### REQUEST
Please copy out everything from the line that contains "Is (11,205) further" down to the line that contains "Relative to the", including what each record asks. Scale every number in the answers (coordinates and distances) by 0.65 and round to whole numbers, halves up, while leaving the numbers in the rest of each record unchanged.

[START SUPPLIED DATA]

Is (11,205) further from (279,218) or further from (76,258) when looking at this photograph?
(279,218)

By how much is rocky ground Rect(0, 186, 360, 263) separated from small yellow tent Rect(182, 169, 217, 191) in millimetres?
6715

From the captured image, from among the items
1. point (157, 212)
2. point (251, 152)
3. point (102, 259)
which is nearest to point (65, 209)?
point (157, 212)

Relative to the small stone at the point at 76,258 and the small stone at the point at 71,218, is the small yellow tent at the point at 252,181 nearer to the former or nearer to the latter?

[END SUPPLIED DATA]
[START SUPPLIED DATA]

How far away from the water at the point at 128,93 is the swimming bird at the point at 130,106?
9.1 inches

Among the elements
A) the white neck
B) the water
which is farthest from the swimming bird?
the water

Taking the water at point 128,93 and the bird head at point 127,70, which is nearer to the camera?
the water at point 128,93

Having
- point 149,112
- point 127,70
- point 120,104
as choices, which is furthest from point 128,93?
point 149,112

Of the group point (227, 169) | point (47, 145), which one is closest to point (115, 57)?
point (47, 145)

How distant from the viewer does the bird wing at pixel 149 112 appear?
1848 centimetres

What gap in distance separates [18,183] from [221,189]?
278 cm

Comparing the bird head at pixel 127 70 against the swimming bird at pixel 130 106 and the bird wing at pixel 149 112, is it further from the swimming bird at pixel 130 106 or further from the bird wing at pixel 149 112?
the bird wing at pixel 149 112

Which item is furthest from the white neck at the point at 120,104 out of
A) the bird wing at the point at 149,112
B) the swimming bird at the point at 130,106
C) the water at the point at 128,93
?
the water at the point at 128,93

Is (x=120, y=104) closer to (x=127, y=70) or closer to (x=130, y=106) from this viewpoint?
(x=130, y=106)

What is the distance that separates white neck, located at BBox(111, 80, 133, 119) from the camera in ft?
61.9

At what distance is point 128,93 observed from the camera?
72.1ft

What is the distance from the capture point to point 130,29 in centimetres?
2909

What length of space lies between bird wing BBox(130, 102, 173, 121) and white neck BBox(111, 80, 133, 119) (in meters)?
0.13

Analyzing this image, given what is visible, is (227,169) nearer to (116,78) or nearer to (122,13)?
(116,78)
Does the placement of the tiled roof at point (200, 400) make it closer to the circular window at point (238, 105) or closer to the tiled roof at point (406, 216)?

[END SUPPLIED DATA]

### RESULT
Is (11,205) further from (279,218) or further from (76,258) when looking at this photograph?
(181,142)

By how much is rocky ground Rect(0, 186, 360, 263) separated from small yellow tent Rect(182, 169, 217, 191) in millimetres?
4365

From the captured image, from among the items
1. point (157, 212)
2. point (251, 152)
3. point (102, 259)
which is nearest to point (65, 209)?
point (102, 138)

Relative to the small stone at the point at 76,258 and the small stone at the point at 71,218, is the small yellow tent at the point at 252,181 nearer to the former or nearer to the latter?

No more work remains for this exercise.